What’s ahead for BPM?
April 30th, 2009 by Alex Neihaus
In a very interesting post on his Gartner blog, Jim Sinur asks, “What is the greatest hurdle facing BPM?” He then describes three “top choices” on which (unsurprisingly) we have an opinion.
The first challenge Jim raises is “enabling people,” writing “While BPM has been helping with ‘heads down’ process workers for a while now, BPM needs to move to supporting more people activities.”
We violently agree. ActiveVOS was the first BPMS to ship a complete and standards-based capability to integrate human tasks with automated business processes (check out Dana Gardner’s BriefingsDirect Analyst Insight Edition podcast on BPEL4People). ActiveVOS is specifically designed to integrate people flexibly into end-to-end, completely integrated processes. And, boy, has this been a winner for us in our product. I can’t think of a customer who has deployed ActiveVOS in the last two quarters that hasn’t integrated human workflow into their processes. The reason this has been so popular among customers? It’s now easy to do…and it’s open.
The second challenge Jim talks about is “leveraging information.” Jim writes:
While BPM works well with structured data and content management capabilities, BPM needs to embrace events beyond the progress of business activities in the known paths of a pre-defined process. Process will need to support more information around the context in which the process is running in at the moment. What is the effect of markets, geographies or the state of the partner chain that the process is operating within right now? This means close ties to complex event processing and intelligent decision management. This would not only include the current state of the process, but would include past trends to optimize process outcomes.

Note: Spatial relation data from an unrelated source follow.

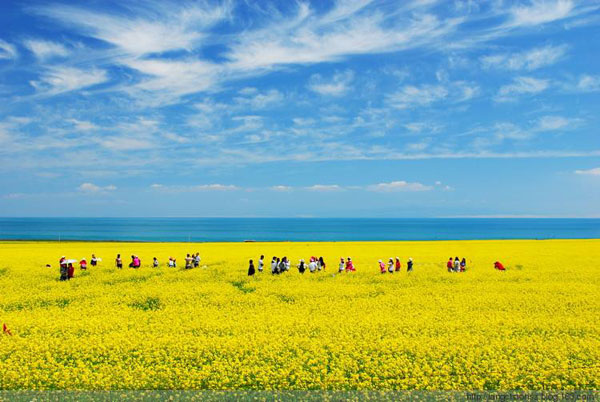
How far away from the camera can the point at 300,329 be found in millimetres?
21125

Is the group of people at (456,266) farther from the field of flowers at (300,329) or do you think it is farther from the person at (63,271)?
the person at (63,271)

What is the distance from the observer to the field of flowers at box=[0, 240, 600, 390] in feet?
51.5

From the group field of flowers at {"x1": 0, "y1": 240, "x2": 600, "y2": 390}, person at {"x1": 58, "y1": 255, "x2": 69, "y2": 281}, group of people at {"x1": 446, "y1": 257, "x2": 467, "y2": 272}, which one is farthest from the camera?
group of people at {"x1": 446, "y1": 257, "x2": 467, "y2": 272}

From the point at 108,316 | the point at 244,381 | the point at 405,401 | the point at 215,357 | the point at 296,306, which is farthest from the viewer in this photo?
the point at 296,306

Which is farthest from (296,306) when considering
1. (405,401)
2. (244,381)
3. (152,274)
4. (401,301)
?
(152,274)

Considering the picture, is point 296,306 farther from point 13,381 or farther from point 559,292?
point 559,292

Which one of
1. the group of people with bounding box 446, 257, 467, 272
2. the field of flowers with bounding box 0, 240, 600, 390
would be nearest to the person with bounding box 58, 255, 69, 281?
the field of flowers with bounding box 0, 240, 600, 390

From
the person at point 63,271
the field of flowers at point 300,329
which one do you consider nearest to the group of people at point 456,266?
the field of flowers at point 300,329

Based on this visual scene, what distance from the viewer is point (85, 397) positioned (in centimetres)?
1366

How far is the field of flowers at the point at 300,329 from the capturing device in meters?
15.7

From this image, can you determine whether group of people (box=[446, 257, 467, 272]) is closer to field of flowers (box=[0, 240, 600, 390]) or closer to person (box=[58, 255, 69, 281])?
field of flowers (box=[0, 240, 600, 390])

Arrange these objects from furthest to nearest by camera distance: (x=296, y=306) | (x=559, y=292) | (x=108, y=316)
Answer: (x=559, y=292) → (x=296, y=306) → (x=108, y=316)

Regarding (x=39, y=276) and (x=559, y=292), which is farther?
(x=39, y=276)

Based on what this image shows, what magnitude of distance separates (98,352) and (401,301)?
16.8m
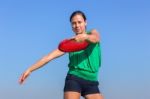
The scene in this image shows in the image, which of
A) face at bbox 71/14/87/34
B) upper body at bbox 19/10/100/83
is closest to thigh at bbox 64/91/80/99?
upper body at bbox 19/10/100/83

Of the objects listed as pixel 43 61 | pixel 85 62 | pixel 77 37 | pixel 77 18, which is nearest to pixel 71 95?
pixel 85 62

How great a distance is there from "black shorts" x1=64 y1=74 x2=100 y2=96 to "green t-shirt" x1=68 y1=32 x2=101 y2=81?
12 centimetres

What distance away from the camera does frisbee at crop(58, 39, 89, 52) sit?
13.3 m

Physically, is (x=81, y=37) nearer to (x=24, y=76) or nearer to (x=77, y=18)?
(x=77, y=18)

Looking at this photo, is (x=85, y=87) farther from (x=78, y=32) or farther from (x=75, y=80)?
(x=78, y=32)

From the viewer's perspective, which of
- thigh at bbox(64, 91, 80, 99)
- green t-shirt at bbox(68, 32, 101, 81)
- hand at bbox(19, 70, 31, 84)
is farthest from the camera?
green t-shirt at bbox(68, 32, 101, 81)

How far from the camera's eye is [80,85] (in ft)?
45.4

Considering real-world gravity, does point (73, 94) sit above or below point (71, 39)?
below

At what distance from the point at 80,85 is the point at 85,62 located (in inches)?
22.7

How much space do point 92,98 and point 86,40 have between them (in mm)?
1499

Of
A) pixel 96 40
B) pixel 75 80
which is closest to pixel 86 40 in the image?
pixel 96 40

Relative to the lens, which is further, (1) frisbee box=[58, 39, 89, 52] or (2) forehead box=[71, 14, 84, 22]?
(2) forehead box=[71, 14, 84, 22]

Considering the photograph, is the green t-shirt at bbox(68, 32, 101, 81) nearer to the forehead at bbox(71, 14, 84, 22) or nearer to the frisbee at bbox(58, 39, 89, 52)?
the frisbee at bbox(58, 39, 89, 52)

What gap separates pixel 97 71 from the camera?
1391 centimetres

This is the proverbial softball for ActiveVOS. Only ActiveVOS includes an integrated CEP engine. Why integrate CEP into a BPMS? Because if you do it well (and we think we did), you make it possible for BPM applications to add CEP capabilities as needed, delivering just the kind of flexibility Jim is seeking. In ActiveVOS, CEP is a deployment time option. You don’t have to change the the process to take advantage of CEP, and the normal BPMS execution engine generates all the events and stream data needed for the CEP processor. It’s a snap to leverage information this way…and thereby overcome one more hurdle to widespread BPM adoption.
Finally, Jim writes about “scope of impact.” Jim says, “Expanding BPM’s influence to innovative end to end processes that are linked to important value chains will test what BPM really brings to the party.”
We couldn’t agree more. We believe that the sustaining competitive difference between ActiveVOS and “pretty picture” BPMSs (the ones that claim you can punch a button and magically deploy a complex end-to-end process) is our emphasis on integration. We believe in model-based execution. We are true believers that business analysts have to be driving the development of business processes. But we are also fervent believers that to achieve the impact Jim describes requires BPMS technology that integrates all the existing applications and data that are central and not-so-central to the process. Those resources are likely to be inside the IT infrastructure today — and the BPMS needs to maniacally focus on making it easy for IT to leverage them into new processes. I read Jim’s comments to mean that far from going around IT, he’s calling for exactly the kind of collaboration between end users, business analysts and IT that we are designing our product to promote.
We think the road ahead for BPM has some curves…but is otherwise clear ahead.